While the Blue Jays have done well signing free agent starting pitching, sustained success depends on internal contributions as well. Since 2016, the Blue Jays haven’t had seen enough of their draft picks emerge as MLB contributors.
Pair that with a complete absence of international pitching developed over the same period and it’s a major organizational shortcoming. And regardless of how they got here, this is not where the Blue Jays expected to be. In 2015, months after taking over as team president, Shapiro remarked on what he perceived as a lack of minor-league depth built by his predecessor, Alex Anthopoulos.
“There were five (triple-A) guys named blank,” Shapiro said at the time. “The guys named blank don’t contribute many innings. We had to deal with that challenge and we’re creatively trying to address it.”
Eight and a half years later, though, the Blue Jays found themselves using reliever Trevor Richards as a stopgap starting pitcher for the second year in a row — not a position they would have been in if they had developed minor-league pitchers they trust. Ideally, the Blue Jays would have had optionable arms capable of filling in those gaps, but that simply hasn’t been the case.

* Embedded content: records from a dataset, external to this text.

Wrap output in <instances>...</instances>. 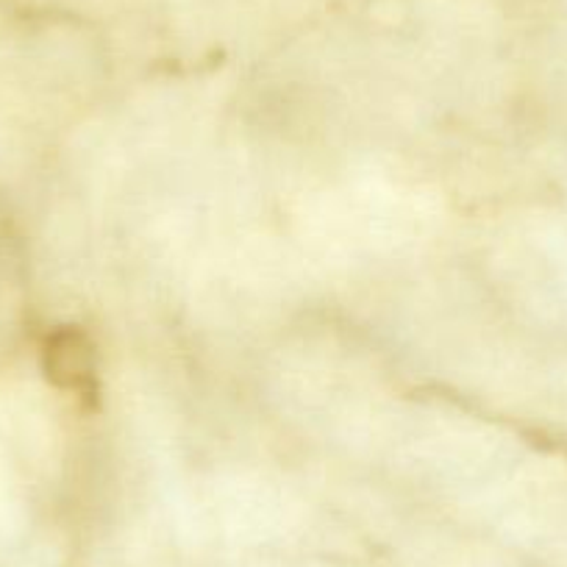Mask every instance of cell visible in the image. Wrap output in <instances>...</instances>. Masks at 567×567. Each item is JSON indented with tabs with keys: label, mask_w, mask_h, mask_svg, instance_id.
<instances>
[{
	"label": "cell",
	"mask_w": 567,
	"mask_h": 567,
	"mask_svg": "<svg viewBox=\"0 0 567 567\" xmlns=\"http://www.w3.org/2000/svg\"><path fill=\"white\" fill-rule=\"evenodd\" d=\"M48 370L64 386H84L90 368V348L81 334H56L48 346Z\"/></svg>",
	"instance_id": "6da1fadb"
}]
</instances>
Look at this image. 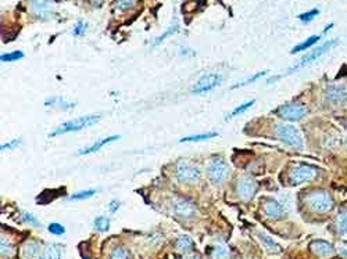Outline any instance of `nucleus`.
<instances>
[{"mask_svg": "<svg viewBox=\"0 0 347 259\" xmlns=\"http://www.w3.org/2000/svg\"><path fill=\"white\" fill-rule=\"evenodd\" d=\"M100 116L99 115H85L81 116V118H76L74 121L65 122L63 125H60L58 127H56L52 133H50V138H56V136H61V135H65V133L71 132H78V131H82L85 127H89L98 123Z\"/></svg>", "mask_w": 347, "mask_h": 259, "instance_id": "1", "label": "nucleus"}, {"mask_svg": "<svg viewBox=\"0 0 347 259\" xmlns=\"http://www.w3.org/2000/svg\"><path fill=\"white\" fill-rule=\"evenodd\" d=\"M275 136L281 142H284L285 144L299 149V150L303 149V146H304L300 132L293 125H277L275 126Z\"/></svg>", "mask_w": 347, "mask_h": 259, "instance_id": "2", "label": "nucleus"}, {"mask_svg": "<svg viewBox=\"0 0 347 259\" xmlns=\"http://www.w3.org/2000/svg\"><path fill=\"white\" fill-rule=\"evenodd\" d=\"M229 173H231V168L225 160L214 158L213 161L208 162L207 176L213 184H217V186L222 184L225 182V179L229 176Z\"/></svg>", "mask_w": 347, "mask_h": 259, "instance_id": "3", "label": "nucleus"}, {"mask_svg": "<svg viewBox=\"0 0 347 259\" xmlns=\"http://www.w3.org/2000/svg\"><path fill=\"white\" fill-rule=\"evenodd\" d=\"M317 168L307 164H297L289 171V180L292 186H299L301 183L310 182L317 176Z\"/></svg>", "mask_w": 347, "mask_h": 259, "instance_id": "4", "label": "nucleus"}, {"mask_svg": "<svg viewBox=\"0 0 347 259\" xmlns=\"http://www.w3.org/2000/svg\"><path fill=\"white\" fill-rule=\"evenodd\" d=\"M307 204L314 212H328L333 208V200L326 191H312L307 196Z\"/></svg>", "mask_w": 347, "mask_h": 259, "instance_id": "5", "label": "nucleus"}, {"mask_svg": "<svg viewBox=\"0 0 347 259\" xmlns=\"http://www.w3.org/2000/svg\"><path fill=\"white\" fill-rule=\"evenodd\" d=\"M202 176L200 169L188 161H180L177 165V179L182 183H195Z\"/></svg>", "mask_w": 347, "mask_h": 259, "instance_id": "6", "label": "nucleus"}, {"mask_svg": "<svg viewBox=\"0 0 347 259\" xmlns=\"http://www.w3.org/2000/svg\"><path fill=\"white\" fill-rule=\"evenodd\" d=\"M222 83V76L220 74H206L203 75L195 86L192 87L193 94H204V93L214 90Z\"/></svg>", "mask_w": 347, "mask_h": 259, "instance_id": "7", "label": "nucleus"}, {"mask_svg": "<svg viewBox=\"0 0 347 259\" xmlns=\"http://www.w3.org/2000/svg\"><path fill=\"white\" fill-rule=\"evenodd\" d=\"M277 114L286 121L296 122L307 115V109L300 104H285L277 109Z\"/></svg>", "mask_w": 347, "mask_h": 259, "instance_id": "8", "label": "nucleus"}, {"mask_svg": "<svg viewBox=\"0 0 347 259\" xmlns=\"http://www.w3.org/2000/svg\"><path fill=\"white\" fill-rule=\"evenodd\" d=\"M255 190H257V184H255V180L250 176H243L237 180L236 183V191L237 196L240 197L244 201H249L251 200L255 194Z\"/></svg>", "mask_w": 347, "mask_h": 259, "instance_id": "9", "label": "nucleus"}, {"mask_svg": "<svg viewBox=\"0 0 347 259\" xmlns=\"http://www.w3.org/2000/svg\"><path fill=\"white\" fill-rule=\"evenodd\" d=\"M325 100L330 104L347 103V89L341 85H330L325 89Z\"/></svg>", "mask_w": 347, "mask_h": 259, "instance_id": "10", "label": "nucleus"}, {"mask_svg": "<svg viewBox=\"0 0 347 259\" xmlns=\"http://www.w3.org/2000/svg\"><path fill=\"white\" fill-rule=\"evenodd\" d=\"M335 43H336V41H329V42H326L325 45H322V46L317 47L314 52H311L310 54H307V56H304V57L301 58L300 61L296 64L293 68L290 69V72H292V71H296V69L301 68V67H304V65H308V64H311L312 61H315V60L321 57L324 53L328 52V50L330 49V46H333Z\"/></svg>", "mask_w": 347, "mask_h": 259, "instance_id": "11", "label": "nucleus"}, {"mask_svg": "<svg viewBox=\"0 0 347 259\" xmlns=\"http://www.w3.org/2000/svg\"><path fill=\"white\" fill-rule=\"evenodd\" d=\"M53 5L52 0H31V9L32 13L41 20H47L53 14Z\"/></svg>", "mask_w": 347, "mask_h": 259, "instance_id": "12", "label": "nucleus"}, {"mask_svg": "<svg viewBox=\"0 0 347 259\" xmlns=\"http://www.w3.org/2000/svg\"><path fill=\"white\" fill-rule=\"evenodd\" d=\"M172 211L177 216L184 219L193 218L196 215V207L191 201H188V200H178V201H175Z\"/></svg>", "mask_w": 347, "mask_h": 259, "instance_id": "13", "label": "nucleus"}, {"mask_svg": "<svg viewBox=\"0 0 347 259\" xmlns=\"http://www.w3.org/2000/svg\"><path fill=\"white\" fill-rule=\"evenodd\" d=\"M310 247H311V251L315 255H318V256H332L333 253H335V248H333V245L330 244V242L328 241H324V240H315V241H312L311 244H310Z\"/></svg>", "mask_w": 347, "mask_h": 259, "instance_id": "14", "label": "nucleus"}, {"mask_svg": "<svg viewBox=\"0 0 347 259\" xmlns=\"http://www.w3.org/2000/svg\"><path fill=\"white\" fill-rule=\"evenodd\" d=\"M264 213H266L268 218L281 219L284 216L285 209L284 207H282L278 201H275V200H268V201L264 204Z\"/></svg>", "mask_w": 347, "mask_h": 259, "instance_id": "15", "label": "nucleus"}, {"mask_svg": "<svg viewBox=\"0 0 347 259\" xmlns=\"http://www.w3.org/2000/svg\"><path fill=\"white\" fill-rule=\"evenodd\" d=\"M118 139H120V136H109V138L102 139V140H99L98 143L92 144V146H89V147H85V149H81L76 154H78V156H88V154H92V153H96V151H99L102 147L107 146L109 143L116 142Z\"/></svg>", "mask_w": 347, "mask_h": 259, "instance_id": "16", "label": "nucleus"}, {"mask_svg": "<svg viewBox=\"0 0 347 259\" xmlns=\"http://www.w3.org/2000/svg\"><path fill=\"white\" fill-rule=\"evenodd\" d=\"M175 245H177V249H178L180 252L188 253L191 252V251H193V248H195V241H193V238H192L191 236H188V234H181V236H178V238H177Z\"/></svg>", "mask_w": 347, "mask_h": 259, "instance_id": "17", "label": "nucleus"}, {"mask_svg": "<svg viewBox=\"0 0 347 259\" xmlns=\"http://www.w3.org/2000/svg\"><path fill=\"white\" fill-rule=\"evenodd\" d=\"M43 256L45 258H63L64 256V248L63 245L58 244H47L45 249H43Z\"/></svg>", "mask_w": 347, "mask_h": 259, "instance_id": "18", "label": "nucleus"}, {"mask_svg": "<svg viewBox=\"0 0 347 259\" xmlns=\"http://www.w3.org/2000/svg\"><path fill=\"white\" fill-rule=\"evenodd\" d=\"M41 253V244L36 241H28L23 248V255L27 258H38Z\"/></svg>", "mask_w": 347, "mask_h": 259, "instance_id": "19", "label": "nucleus"}, {"mask_svg": "<svg viewBox=\"0 0 347 259\" xmlns=\"http://www.w3.org/2000/svg\"><path fill=\"white\" fill-rule=\"evenodd\" d=\"M258 238L261 240V242H263V245L270 251V252L272 253H278L281 252V247L278 245L277 242L272 240L271 237L268 236V234H266V233H260L258 234Z\"/></svg>", "mask_w": 347, "mask_h": 259, "instance_id": "20", "label": "nucleus"}, {"mask_svg": "<svg viewBox=\"0 0 347 259\" xmlns=\"http://www.w3.org/2000/svg\"><path fill=\"white\" fill-rule=\"evenodd\" d=\"M254 103H255L254 100H250V101H246V103L237 105L236 108L232 109L231 112L225 116V119H232V118H235V116L240 115V114H243V112H246L250 107H253V105H254Z\"/></svg>", "mask_w": 347, "mask_h": 259, "instance_id": "21", "label": "nucleus"}, {"mask_svg": "<svg viewBox=\"0 0 347 259\" xmlns=\"http://www.w3.org/2000/svg\"><path fill=\"white\" fill-rule=\"evenodd\" d=\"M64 193H65L64 189L61 191H58L57 194H54V190H45L41 196H38L36 201H38V204H49V202H52L54 198H57L60 194H64Z\"/></svg>", "mask_w": 347, "mask_h": 259, "instance_id": "22", "label": "nucleus"}, {"mask_svg": "<svg viewBox=\"0 0 347 259\" xmlns=\"http://www.w3.org/2000/svg\"><path fill=\"white\" fill-rule=\"evenodd\" d=\"M178 28H180V23H178V20L175 18V20H173V23L171 24V27H169V28H168L167 31L164 32V34L160 35V36L157 38L156 41H154V43H153V45H154V46H158V45H160L161 42H164V41H165V39H167L169 35L175 34V32L178 31Z\"/></svg>", "mask_w": 347, "mask_h": 259, "instance_id": "23", "label": "nucleus"}, {"mask_svg": "<svg viewBox=\"0 0 347 259\" xmlns=\"http://www.w3.org/2000/svg\"><path fill=\"white\" fill-rule=\"evenodd\" d=\"M319 41V36H317V35H314V36H310L307 41H304L303 43H300V45H297V46L295 47V49H292V54H296V53H300V52H304V50H307L308 47L314 46L317 42Z\"/></svg>", "mask_w": 347, "mask_h": 259, "instance_id": "24", "label": "nucleus"}, {"mask_svg": "<svg viewBox=\"0 0 347 259\" xmlns=\"http://www.w3.org/2000/svg\"><path fill=\"white\" fill-rule=\"evenodd\" d=\"M217 136L215 132L210 133H202V135H193V136H188V138H182L180 140L181 143H188V142H204V140H208V139H213Z\"/></svg>", "mask_w": 347, "mask_h": 259, "instance_id": "25", "label": "nucleus"}, {"mask_svg": "<svg viewBox=\"0 0 347 259\" xmlns=\"http://www.w3.org/2000/svg\"><path fill=\"white\" fill-rule=\"evenodd\" d=\"M95 229L98 231H100V233H104V231H107L109 229H110V219L106 218V216H98V218L95 219Z\"/></svg>", "mask_w": 347, "mask_h": 259, "instance_id": "26", "label": "nucleus"}, {"mask_svg": "<svg viewBox=\"0 0 347 259\" xmlns=\"http://www.w3.org/2000/svg\"><path fill=\"white\" fill-rule=\"evenodd\" d=\"M46 105L60 107V108L67 109V108H71V107H74V103H68V101H64V100H61V98L54 97V98H50V100H47Z\"/></svg>", "mask_w": 347, "mask_h": 259, "instance_id": "27", "label": "nucleus"}, {"mask_svg": "<svg viewBox=\"0 0 347 259\" xmlns=\"http://www.w3.org/2000/svg\"><path fill=\"white\" fill-rule=\"evenodd\" d=\"M337 229L341 234H347V211H340L337 215Z\"/></svg>", "mask_w": 347, "mask_h": 259, "instance_id": "28", "label": "nucleus"}, {"mask_svg": "<svg viewBox=\"0 0 347 259\" xmlns=\"http://www.w3.org/2000/svg\"><path fill=\"white\" fill-rule=\"evenodd\" d=\"M136 3L138 0H117L116 9L120 12H127V10H131Z\"/></svg>", "mask_w": 347, "mask_h": 259, "instance_id": "29", "label": "nucleus"}, {"mask_svg": "<svg viewBox=\"0 0 347 259\" xmlns=\"http://www.w3.org/2000/svg\"><path fill=\"white\" fill-rule=\"evenodd\" d=\"M267 71H263V72H258V74H255L254 76H251V78H247V79H244L243 82H239V83H236V85H233L232 86V89H237V87H243L246 86V85H250V83H254L257 79H260V78H263V76L266 75Z\"/></svg>", "mask_w": 347, "mask_h": 259, "instance_id": "30", "label": "nucleus"}, {"mask_svg": "<svg viewBox=\"0 0 347 259\" xmlns=\"http://www.w3.org/2000/svg\"><path fill=\"white\" fill-rule=\"evenodd\" d=\"M95 194H96V190H82L75 193V194H72L69 198H71V200H75V201H79V200H88V198H91V197H93Z\"/></svg>", "mask_w": 347, "mask_h": 259, "instance_id": "31", "label": "nucleus"}, {"mask_svg": "<svg viewBox=\"0 0 347 259\" xmlns=\"http://www.w3.org/2000/svg\"><path fill=\"white\" fill-rule=\"evenodd\" d=\"M318 14H319V10H317V9H314V10H310V12L303 13V14H300V16H299V20H300L301 23L308 24V23H311L312 20L317 17Z\"/></svg>", "mask_w": 347, "mask_h": 259, "instance_id": "32", "label": "nucleus"}, {"mask_svg": "<svg viewBox=\"0 0 347 259\" xmlns=\"http://www.w3.org/2000/svg\"><path fill=\"white\" fill-rule=\"evenodd\" d=\"M110 256L111 258L124 259V258H129V256H131V253H129V251H128V249H125L124 247H116L110 252Z\"/></svg>", "mask_w": 347, "mask_h": 259, "instance_id": "33", "label": "nucleus"}, {"mask_svg": "<svg viewBox=\"0 0 347 259\" xmlns=\"http://www.w3.org/2000/svg\"><path fill=\"white\" fill-rule=\"evenodd\" d=\"M24 57L23 52H13V53H7V54H2L0 60L5 63V61H16V60H21Z\"/></svg>", "mask_w": 347, "mask_h": 259, "instance_id": "34", "label": "nucleus"}, {"mask_svg": "<svg viewBox=\"0 0 347 259\" xmlns=\"http://www.w3.org/2000/svg\"><path fill=\"white\" fill-rule=\"evenodd\" d=\"M47 230L50 231L52 234H56V236H61V234H64V233H65V227H64L63 225H60V223H50V225H49V227H47Z\"/></svg>", "mask_w": 347, "mask_h": 259, "instance_id": "35", "label": "nucleus"}, {"mask_svg": "<svg viewBox=\"0 0 347 259\" xmlns=\"http://www.w3.org/2000/svg\"><path fill=\"white\" fill-rule=\"evenodd\" d=\"M213 255L217 256V258H225L229 255V249L225 247V245H215L214 251H213Z\"/></svg>", "mask_w": 347, "mask_h": 259, "instance_id": "36", "label": "nucleus"}, {"mask_svg": "<svg viewBox=\"0 0 347 259\" xmlns=\"http://www.w3.org/2000/svg\"><path fill=\"white\" fill-rule=\"evenodd\" d=\"M2 256H10L13 253V249L10 247V242L5 240V237H2V248H0Z\"/></svg>", "mask_w": 347, "mask_h": 259, "instance_id": "37", "label": "nucleus"}, {"mask_svg": "<svg viewBox=\"0 0 347 259\" xmlns=\"http://www.w3.org/2000/svg\"><path fill=\"white\" fill-rule=\"evenodd\" d=\"M23 222L32 226H39V220L35 218L32 213L29 212H23Z\"/></svg>", "mask_w": 347, "mask_h": 259, "instance_id": "38", "label": "nucleus"}, {"mask_svg": "<svg viewBox=\"0 0 347 259\" xmlns=\"http://www.w3.org/2000/svg\"><path fill=\"white\" fill-rule=\"evenodd\" d=\"M85 29H86V25L82 23V21H79V23L75 24V27L72 29V34L75 35V36H81L85 32Z\"/></svg>", "mask_w": 347, "mask_h": 259, "instance_id": "39", "label": "nucleus"}, {"mask_svg": "<svg viewBox=\"0 0 347 259\" xmlns=\"http://www.w3.org/2000/svg\"><path fill=\"white\" fill-rule=\"evenodd\" d=\"M21 144V140L18 139V140H13V142H10V143H6L2 146V150H9V149H14V147H17V146H20Z\"/></svg>", "mask_w": 347, "mask_h": 259, "instance_id": "40", "label": "nucleus"}, {"mask_svg": "<svg viewBox=\"0 0 347 259\" xmlns=\"http://www.w3.org/2000/svg\"><path fill=\"white\" fill-rule=\"evenodd\" d=\"M118 208H120V202L116 201V200H114V201H111L110 204H109V211H110V212H113V213L117 212V209H118Z\"/></svg>", "mask_w": 347, "mask_h": 259, "instance_id": "41", "label": "nucleus"}, {"mask_svg": "<svg viewBox=\"0 0 347 259\" xmlns=\"http://www.w3.org/2000/svg\"><path fill=\"white\" fill-rule=\"evenodd\" d=\"M344 143H346V146H347V138H346V140H344Z\"/></svg>", "mask_w": 347, "mask_h": 259, "instance_id": "42", "label": "nucleus"}]
</instances>
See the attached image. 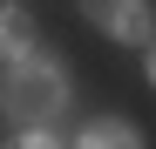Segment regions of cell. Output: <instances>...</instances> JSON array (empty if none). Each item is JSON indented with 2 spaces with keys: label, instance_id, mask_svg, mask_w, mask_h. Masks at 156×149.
<instances>
[{
  "label": "cell",
  "instance_id": "obj_3",
  "mask_svg": "<svg viewBox=\"0 0 156 149\" xmlns=\"http://www.w3.org/2000/svg\"><path fill=\"white\" fill-rule=\"evenodd\" d=\"M34 20L20 14V7H0V61L7 68H20V61H34Z\"/></svg>",
  "mask_w": 156,
  "mask_h": 149
},
{
  "label": "cell",
  "instance_id": "obj_6",
  "mask_svg": "<svg viewBox=\"0 0 156 149\" xmlns=\"http://www.w3.org/2000/svg\"><path fill=\"white\" fill-rule=\"evenodd\" d=\"M149 81H156V54H149Z\"/></svg>",
  "mask_w": 156,
  "mask_h": 149
},
{
  "label": "cell",
  "instance_id": "obj_2",
  "mask_svg": "<svg viewBox=\"0 0 156 149\" xmlns=\"http://www.w3.org/2000/svg\"><path fill=\"white\" fill-rule=\"evenodd\" d=\"M82 14H88L109 41H122V47H136V41H149V34H156L149 0H82Z\"/></svg>",
  "mask_w": 156,
  "mask_h": 149
},
{
  "label": "cell",
  "instance_id": "obj_4",
  "mask_svg": "<svg viewBox=\"0 0 156 149\" xmlns=\"http://www.w3.org/2000/svg\"><path fill=\"white\" fill-rule=\"evenodd\" d=\"M75 149H143V136H136V122H122V115H109V122H88Z\"/></svg>",
  "mask_w": 156,
  "mask_h": 149
},
{
  "label": "cell",
  "instance_id": "obj_1",
  "mask_svg": "<svg viewBox=\"0 0 156 149\" xmlns=\"http://www.w3.org/2000/svg\"><path fill=\"white\" fill-rule=\"evenodd\" d=\"M68 109V68L61 61H20V68H7L0 74V115L14 122V129H48Z\"/></svg>",
  "mask_w": 156,
  "mask_h": 149
},
{
  "label": "cell",
  "instance_id": "obj_5",
  "mask_svg": "<svg viewBox=\"0 0 156 149\" xmlns=\"http://www.w3.org/2000/svg\"><path fill=\"white\" fill-rule=\"evenodd\" d=\"M7 149H61V142H55V136H48V129H20V136H14Z\"/></svg>",
  "mask_w": 156,
  "mask_h": 149
}]
</instances>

As a collective, their pitching staff ranks 22nd in MLB with a 4.32 ERA. Due in part to their pitching issues, the Blue Jays are now 41-50 with 1.9 per cent playoff odds, according to FanGraphs.
With all this in mind, there’s a clear connection between the lack of production from the draft and the current state of the organization. The Blue Jays’ way of doing things may well be better now, but they need that to translate into better players and prospects. On Sunday, the ninth draft under the current front office, a precious chance will emerge to find more talent at the amateur level. The organization certainly needs the boost.